▸ **EXTRACTED RECORDS**
.....

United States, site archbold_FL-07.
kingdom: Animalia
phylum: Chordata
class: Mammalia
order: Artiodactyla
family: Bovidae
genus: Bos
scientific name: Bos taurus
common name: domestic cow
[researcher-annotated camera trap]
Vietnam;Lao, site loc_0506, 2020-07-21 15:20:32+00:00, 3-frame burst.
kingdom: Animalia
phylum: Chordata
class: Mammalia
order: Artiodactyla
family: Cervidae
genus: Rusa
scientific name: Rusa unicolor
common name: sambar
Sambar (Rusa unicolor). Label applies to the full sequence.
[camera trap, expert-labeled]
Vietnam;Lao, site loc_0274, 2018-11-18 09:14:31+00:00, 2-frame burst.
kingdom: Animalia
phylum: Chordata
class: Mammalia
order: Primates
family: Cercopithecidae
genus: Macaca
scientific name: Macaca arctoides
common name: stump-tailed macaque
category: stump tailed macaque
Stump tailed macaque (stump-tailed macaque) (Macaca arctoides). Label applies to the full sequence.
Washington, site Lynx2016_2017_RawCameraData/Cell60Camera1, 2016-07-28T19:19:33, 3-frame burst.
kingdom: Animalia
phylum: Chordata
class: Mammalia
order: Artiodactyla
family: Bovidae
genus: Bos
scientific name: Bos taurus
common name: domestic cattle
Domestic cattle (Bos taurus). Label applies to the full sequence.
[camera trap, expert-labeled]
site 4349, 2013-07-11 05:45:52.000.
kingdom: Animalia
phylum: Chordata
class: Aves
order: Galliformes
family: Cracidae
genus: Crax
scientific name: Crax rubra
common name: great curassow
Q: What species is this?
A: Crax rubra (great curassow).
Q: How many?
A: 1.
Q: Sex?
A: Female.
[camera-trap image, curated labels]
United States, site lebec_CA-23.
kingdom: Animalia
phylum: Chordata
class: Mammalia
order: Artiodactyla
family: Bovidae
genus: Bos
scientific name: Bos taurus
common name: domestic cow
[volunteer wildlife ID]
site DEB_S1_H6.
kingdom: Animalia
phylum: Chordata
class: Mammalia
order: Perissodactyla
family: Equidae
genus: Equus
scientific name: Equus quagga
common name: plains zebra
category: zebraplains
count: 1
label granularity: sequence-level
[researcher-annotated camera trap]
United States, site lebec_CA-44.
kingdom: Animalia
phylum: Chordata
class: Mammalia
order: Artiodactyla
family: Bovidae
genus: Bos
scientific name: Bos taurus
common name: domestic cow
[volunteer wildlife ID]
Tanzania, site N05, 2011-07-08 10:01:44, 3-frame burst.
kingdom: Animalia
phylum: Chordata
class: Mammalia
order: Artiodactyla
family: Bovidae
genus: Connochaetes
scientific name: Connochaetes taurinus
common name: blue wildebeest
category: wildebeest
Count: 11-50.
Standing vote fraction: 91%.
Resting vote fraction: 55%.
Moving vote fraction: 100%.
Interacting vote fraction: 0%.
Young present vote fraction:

.....

▸ **PROBLEM TO WORK ON**
Reproduce each record exactly, leaving nothing out.

▸ **TASK ANSWER**
United States, site archbold_FL-07.
kingdom: Animalia
phylum: Chordata
class: Mammalia
order: Artiodactyla
family: Bovidae
genus: Bos
scientific name: Bos taurus
common name: domestic cow
[researcher-annotated camera trap]
Vietnam;Lao, site loc_0506, 2020-07-21 15:20:32+00:00, 3-frame burst.
kingdom: Animalia
phylum: Chordata
class: Mammalia
order: Artiodactyla
family: Cervidae
genus: Rusa
scientific name: Rusa unicolor
common name: sambar
Sambar (Rusa unicolor). Label applies to the full sequence.
[camera trap, expert-labeled]
Vietnam;Lao, site loc_0274, 2018-11-18 09:14:31+00:00, 2-frame burst.
kingdom: Animalia
phylum: Chordata
class: Mammalia
order: Primates
family: Cercopithecidae
genus: Macaca
scientific name: Macaca arctoides
common name: stump-tailed macaque
category: stump tailed macaque
Stump tailed macaque (stump-tailed macaque) (Macaca arctoides). Label applies to the full sequence.
Washington, site Lynx2016_2017_RawCameraData/Cell60Camera1, 2016-07-28T19:19:33, 3-frame burst.
kingdom: Animalia
phylum: Chordata
class: Mammalia
order: Artiodactyla
family: Bovidae
genus: Bos
scientific name: Bos taurus
common name: domestic cattle
Domestic cattle (Bos taurus). Label applies to the full sequence.
[camera trap, expert-labeled]
site 4349, 2013-07-11 05:45:52.000.
kingdom: Animalia
phylum: Chordata
class: Aves
order: Galliformes
family: Cracidae
genus: Crax
scientific name: Crax rubra
common name: great curassow
Q: What species is this?
A: Crax rubra (great curassow).
Q: How many?
A: 1.
Q: Sex?
A: Female.
[camera-trap image, curated labels]
United States, site lebec_CA-23.
kingdom: Animalia
phylum: Chordata
class: Mammalia
order: Artiodactyla
family: Bovidae
genus: Bos
scientific name: Bos taurus
common name: domestic cow
[volunteer wildlife ID]
site DEB_S1_H6.
kingdom: Animalia
phylum: Chordata
class: Mammalia
order: Perissodactyla
family: Equidae
genus: Equus
scientific name: Equus quagga
common name: plains zebra
category: zebraplains
count: 1
label granularity: sequence-level
[researcher-annotated camera trap]
United States, site lebec_CA-44.
kingdom: Animalia
phylum: Chordata
class: Mammalia
order: Artiodactyla
family: Bovidae
genus: Bos
scientific name: Bos taurus
common name: domestic cow
[volunteer wildlife ID]
Tanzania, site N05, 2011-07-08 10:01:44, 3-frame burst.
kingdom: Animalia
phylum: Chordata
class: Mammalia
order: Artiodactyla
family: Bovidae
genus: Connochaetes
scientific name: Connochaetes taurinus
common name: blue wildebeest
category: wildebeest
Count: 11-50.
Standing vote fraction: 91%.
Resting vote fraction: 55%.
Moving vote fraction: 100%.
Interacting vote fraction: 0%.
Young present vote fraction:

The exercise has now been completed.